Data section:
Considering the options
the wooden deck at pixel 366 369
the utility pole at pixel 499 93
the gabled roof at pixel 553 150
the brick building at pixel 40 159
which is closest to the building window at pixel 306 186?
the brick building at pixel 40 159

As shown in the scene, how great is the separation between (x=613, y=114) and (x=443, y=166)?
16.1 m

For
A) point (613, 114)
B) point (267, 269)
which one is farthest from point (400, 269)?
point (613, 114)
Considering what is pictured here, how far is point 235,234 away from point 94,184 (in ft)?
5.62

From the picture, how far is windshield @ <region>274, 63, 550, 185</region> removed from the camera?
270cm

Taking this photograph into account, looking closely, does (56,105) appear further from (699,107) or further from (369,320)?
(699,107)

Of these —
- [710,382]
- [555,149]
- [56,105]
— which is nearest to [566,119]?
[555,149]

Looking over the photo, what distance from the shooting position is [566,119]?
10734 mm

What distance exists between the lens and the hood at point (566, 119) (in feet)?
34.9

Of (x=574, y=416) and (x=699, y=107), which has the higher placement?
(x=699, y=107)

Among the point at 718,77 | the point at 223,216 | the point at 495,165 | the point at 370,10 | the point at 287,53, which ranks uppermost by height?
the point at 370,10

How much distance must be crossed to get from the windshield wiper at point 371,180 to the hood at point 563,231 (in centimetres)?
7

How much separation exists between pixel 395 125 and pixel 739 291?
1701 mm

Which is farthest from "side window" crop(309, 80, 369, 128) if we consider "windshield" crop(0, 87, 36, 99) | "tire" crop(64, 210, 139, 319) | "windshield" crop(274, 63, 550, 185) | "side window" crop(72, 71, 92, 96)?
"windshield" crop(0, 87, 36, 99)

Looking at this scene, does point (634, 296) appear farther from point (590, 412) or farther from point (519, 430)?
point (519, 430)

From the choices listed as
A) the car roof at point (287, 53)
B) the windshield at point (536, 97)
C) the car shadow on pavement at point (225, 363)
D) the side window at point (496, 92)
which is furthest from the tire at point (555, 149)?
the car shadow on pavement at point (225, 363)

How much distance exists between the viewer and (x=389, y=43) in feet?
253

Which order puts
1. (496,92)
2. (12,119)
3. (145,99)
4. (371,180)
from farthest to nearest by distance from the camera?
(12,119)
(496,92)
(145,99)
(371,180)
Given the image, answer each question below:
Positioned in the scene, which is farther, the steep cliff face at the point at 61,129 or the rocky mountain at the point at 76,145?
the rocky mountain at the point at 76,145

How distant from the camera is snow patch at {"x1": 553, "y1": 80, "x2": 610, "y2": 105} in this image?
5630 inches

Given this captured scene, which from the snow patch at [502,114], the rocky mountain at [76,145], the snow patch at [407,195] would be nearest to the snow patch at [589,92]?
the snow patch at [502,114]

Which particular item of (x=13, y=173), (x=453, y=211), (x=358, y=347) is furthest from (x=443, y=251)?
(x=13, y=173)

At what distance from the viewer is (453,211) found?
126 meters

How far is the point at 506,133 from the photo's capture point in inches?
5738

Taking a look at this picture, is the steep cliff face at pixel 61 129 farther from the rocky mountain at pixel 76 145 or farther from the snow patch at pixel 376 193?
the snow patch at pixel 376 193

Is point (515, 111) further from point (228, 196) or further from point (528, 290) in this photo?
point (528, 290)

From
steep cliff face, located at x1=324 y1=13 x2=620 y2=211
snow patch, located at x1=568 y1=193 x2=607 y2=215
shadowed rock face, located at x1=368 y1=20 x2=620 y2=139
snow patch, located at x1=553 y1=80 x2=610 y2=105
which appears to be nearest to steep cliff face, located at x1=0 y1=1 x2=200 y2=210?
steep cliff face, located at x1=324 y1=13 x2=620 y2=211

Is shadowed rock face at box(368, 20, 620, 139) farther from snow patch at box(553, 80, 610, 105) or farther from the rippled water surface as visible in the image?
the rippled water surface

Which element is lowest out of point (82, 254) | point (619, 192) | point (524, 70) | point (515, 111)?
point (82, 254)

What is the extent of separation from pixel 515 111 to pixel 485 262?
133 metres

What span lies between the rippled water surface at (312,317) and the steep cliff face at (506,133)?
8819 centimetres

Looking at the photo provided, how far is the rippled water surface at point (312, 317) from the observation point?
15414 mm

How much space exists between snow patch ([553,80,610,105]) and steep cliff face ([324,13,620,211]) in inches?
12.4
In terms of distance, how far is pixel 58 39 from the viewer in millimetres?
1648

Set task: Reproduce all of the lines above word for word, with nothing changed, added or left out.

Completed task:
Considering the options
the wooden deck at pixel 366 369
the utility pole at pixel 499 93
the gabled roof at pixel 553 150
the brick building at pixel 40 159
which is closest to the building window at pixel 306 186?
the brick building at pixel 40 159

As shown in the scene, how great is the separation between (x=613, y=114) and (x=443, y=166)?
16.1 m

For
A) point (613, 114)
B) point (267, 269)
which one is farthest from point (400, 269)?
point (613, 114)
Considering what is pictured here, how far is point 235,234 away from point 94,184 (in ft)?
5.62

From the picture, how far is windshield @ <region>274, 63, 550, 185</region> removed from the camera?
270cm

Taking this photograph into account, looking closely, does (56,105) appear further from (699,107) or further from (369,320)?
(699,107)

Of these —
- [710,382]
- [555,149]
- [56,105]
— which is nearest to [566,119]?
[555,149]

Looking over the photo, what distance from the shooting position is [566,119]?
10734 mm

What distance exists between the lens and the hood at point (566, 119) (in feet)?
34.9

Of (x=574, y=416) and (x=699, y=107), which has the higher placement?
(x=699, y=107)

Among the point at 718,77 | the point at 223,216 | the point at 495,165 | the point at 370,10 | the point at 287,53, which ranks uppermost by height?
the point at 370,10

How much distance must be crossed to get from the windshield wiper at point 371,180 to the hood at point 563,231 (in centimetres)?
7

How much separation exists between pixel 395 125 and pixel 739 291?
1701 mm

Which is farthest from "side window" crop(309, 80, 369, 128) if we consider "windshield" crop(0, 87, 36, 99) | "tire" crop(64, 210, 139, 319) | "windshield" crop(274, 63, 550, 185) | "side window" crop(72, 71, 92, 96)?
"windshield" crop(0, 87, 36, 99)

Looking at this scene, does point (634, 296) appear farther from point (590, 412) or farther from point (519, 430)?
point (519, 430)

From the choices listed as
A) the car roof at point (287, 53)
B) the windshield at point (536, 97)
C) the car shadow on pavement at point (225, 363)
D) the side window at point (496, 92)
which is furthest from the tire at point (555, 149)?
the car shadow on pavement at point (225, 363)

How much distance exists between the viewer and (x=389, y=43) in feet?
253

Which order puts
1. (496,92)
2. (12,119)
3. (145,99)
4. (371,180)
from farthest to nearest by distance from the camera?
(12,119)
(496,92)
(145,99)
(371,180)
Given the image, answer each question below:
Positioned in the scene, which is farther, the steep cliff face at the point at 61,129 or the rocky mountain at the point at 76,145?
the rocky mountain at the point at 76,145

How distant from the camera is snow patch at {"x1": 553, "y1": 80, "x2": 610, "y2": 105} in this image?
5630 inches

Given this captured scene, which from the snow patch at [502,114], the rocky mountain at [76,145], the snow patch at [407,195] would be nearest to the snow patch at [589,92]?
the snow patch at [502,114]

Which particular item of (x=13, y=173), (x=453, y=211), (x=358, y=347) is furthest from (x=443, y=251)?
(x=13, y=173)

At what distance from the viewer is (453,211) found?
126 meters

How far is the point at 506,133 from the photo's capture point in inches?
5738

Taking a look at this picture, is the steep cliff face at pixel 61 129 farther from the rocky mountain at pixel 76 145 or farther from the snow patch at pixel 376 193?
the snow patch at pixel 376 193

Is point (515, 111) further from point (228, 196) or further from point (528, 290) in this photo?
point (528, 290)

From
steep cliff face, located at x1=324 y1=13 x2=620 y2=211
snow patch, located at x1=568 y1=193 x2=607 y2=215
shadowed rock face, located at x1=368 y1=20 x2=620 y2=139
snow patch, located at x1=553 y1=80 x2=610 y2=105
which appears to be nearest to steep cliff face, located at x1=0 y1=1 x2=200 y2=210?
steep cliff face, located at x1=324 y1=13 x2=620 y2=211

Is shadowed rock face at box(368, 20, 620, 139) farther from snow patch at box(553, 80, 610, 105) or farther from the rippled water surface as visible in the image?
the rippled water surface

Which element is lowest out of point (82, 254) | point (619, 192) | point (524, 70) | point (515, 111)?
point (82, 254)

What is the extent of separation from pixel 515 111 to pixel 485 262?
133 metres

What span lies between the rippled water surface at (312,317) and the steep cliff face at (506,133)?
8819 centimetres

Looking at the photo provided, how far is the rippled water surface at point (312, 317) from the observation point?
15414 mm

How much space exists between snow patch ([553,80,610,105]) and steep cliff face ([324,13,620,211]) in inches?
12.4
In terms of distance, how far is pixel 58 39 from the viewer in millimetres?
1648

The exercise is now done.